START GIVEN PASSAGE

An old women wanders a stage-bound hillside, collecting firewood. She encounters a man dressed in a red hooded robe who gives her a rose and tells her to return home, proclaiming that the “day of…deliverance is at hand.”
So begins Roger Corman’s Masque of the Red Death. Part of the American International Pictures series of films based on Edgar Allen Poe’s works, Masque stars Vincent Prince as Prince Prospero, a man of calculating evil who rules over a Medieval wasteland. While tormenting a village of his peasants, Prospero discovers that the old woman’s “deliverance” is the Red Death, a disease that causes one to bleed from the pores, dying in agony.
As the plague spreads across the countryside, Prospero gathers the local nobility into the safety of his castle. Of course, how safe can you be with a man who worships the devil, likes to spout off about the true nature of terror and occasionally murders people? As it turns out, not very safe.

END GIVEN PASSAGE
START EXCERPTED DATA

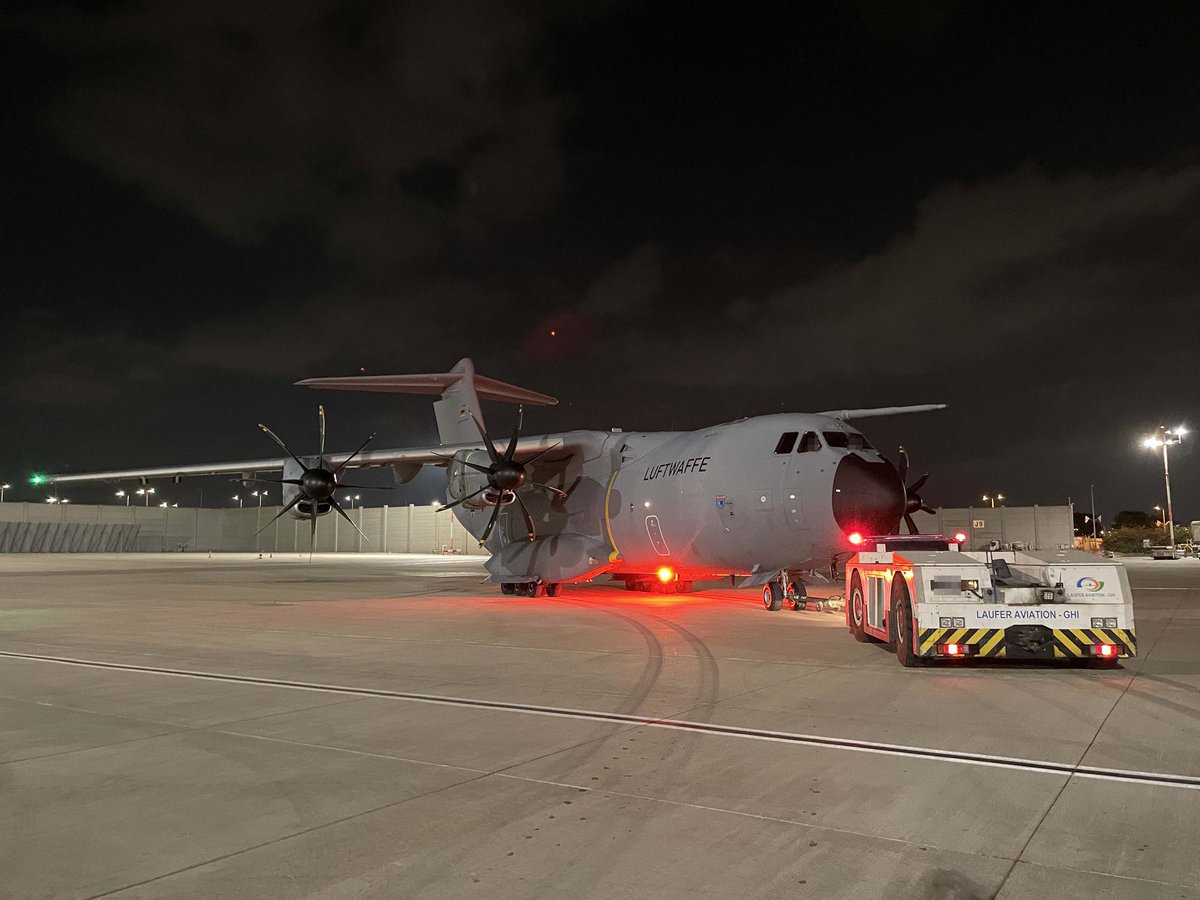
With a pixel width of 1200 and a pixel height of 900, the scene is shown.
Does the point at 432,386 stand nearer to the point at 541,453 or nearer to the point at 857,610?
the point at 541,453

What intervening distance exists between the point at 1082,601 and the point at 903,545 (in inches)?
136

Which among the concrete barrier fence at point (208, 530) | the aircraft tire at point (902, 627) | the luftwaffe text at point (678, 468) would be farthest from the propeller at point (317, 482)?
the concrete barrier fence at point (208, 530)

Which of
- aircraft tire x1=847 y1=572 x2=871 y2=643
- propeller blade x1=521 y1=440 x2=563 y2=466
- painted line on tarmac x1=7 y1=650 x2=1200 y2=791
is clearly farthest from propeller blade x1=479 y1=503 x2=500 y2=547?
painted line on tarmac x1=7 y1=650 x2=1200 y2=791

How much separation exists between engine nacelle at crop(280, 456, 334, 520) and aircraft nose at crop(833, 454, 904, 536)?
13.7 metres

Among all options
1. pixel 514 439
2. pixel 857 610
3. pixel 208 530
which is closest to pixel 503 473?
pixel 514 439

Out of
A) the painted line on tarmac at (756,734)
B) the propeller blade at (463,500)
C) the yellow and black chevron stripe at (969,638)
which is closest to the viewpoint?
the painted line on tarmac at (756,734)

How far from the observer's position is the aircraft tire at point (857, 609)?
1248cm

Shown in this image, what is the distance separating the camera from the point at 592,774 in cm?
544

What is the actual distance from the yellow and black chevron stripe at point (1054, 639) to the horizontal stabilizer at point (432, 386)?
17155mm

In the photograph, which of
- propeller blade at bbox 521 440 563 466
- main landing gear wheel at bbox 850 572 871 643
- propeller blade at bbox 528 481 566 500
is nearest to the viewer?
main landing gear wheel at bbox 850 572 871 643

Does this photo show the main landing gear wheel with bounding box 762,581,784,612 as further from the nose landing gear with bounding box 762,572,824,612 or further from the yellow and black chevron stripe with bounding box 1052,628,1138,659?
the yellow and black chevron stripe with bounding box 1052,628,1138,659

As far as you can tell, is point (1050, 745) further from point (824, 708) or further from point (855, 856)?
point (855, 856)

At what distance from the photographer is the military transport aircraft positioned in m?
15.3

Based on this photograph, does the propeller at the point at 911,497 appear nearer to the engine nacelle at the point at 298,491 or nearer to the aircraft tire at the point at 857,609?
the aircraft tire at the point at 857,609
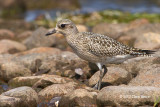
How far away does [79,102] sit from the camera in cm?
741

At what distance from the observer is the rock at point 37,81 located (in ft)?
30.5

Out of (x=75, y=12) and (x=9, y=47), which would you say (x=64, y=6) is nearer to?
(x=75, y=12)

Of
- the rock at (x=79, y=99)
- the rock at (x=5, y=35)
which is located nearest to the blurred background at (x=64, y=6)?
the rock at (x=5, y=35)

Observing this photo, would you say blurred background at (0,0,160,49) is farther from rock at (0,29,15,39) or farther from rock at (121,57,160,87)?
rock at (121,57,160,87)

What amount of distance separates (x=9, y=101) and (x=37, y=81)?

END EXCERPTED DATA

DIRECTIONS FOR THIS TASK
Decide whether each statement below agrees with the passage about Masque of the Red Death, answering yes or no and quoting the words of the passage that decide it. 1. The man in the red hooded robe gives the old woman a rose. 2. Prospero rules over a prosperous realm. 3. Prospero brings the local peasants into his castle as the plague spreads.

EXERCISE SOLUTION
1. Yes: "gives her a rose"
2. No: "rules over a Medieval wasteland"
3. No: "Prospero gathers the local nobility into the safety of his castle"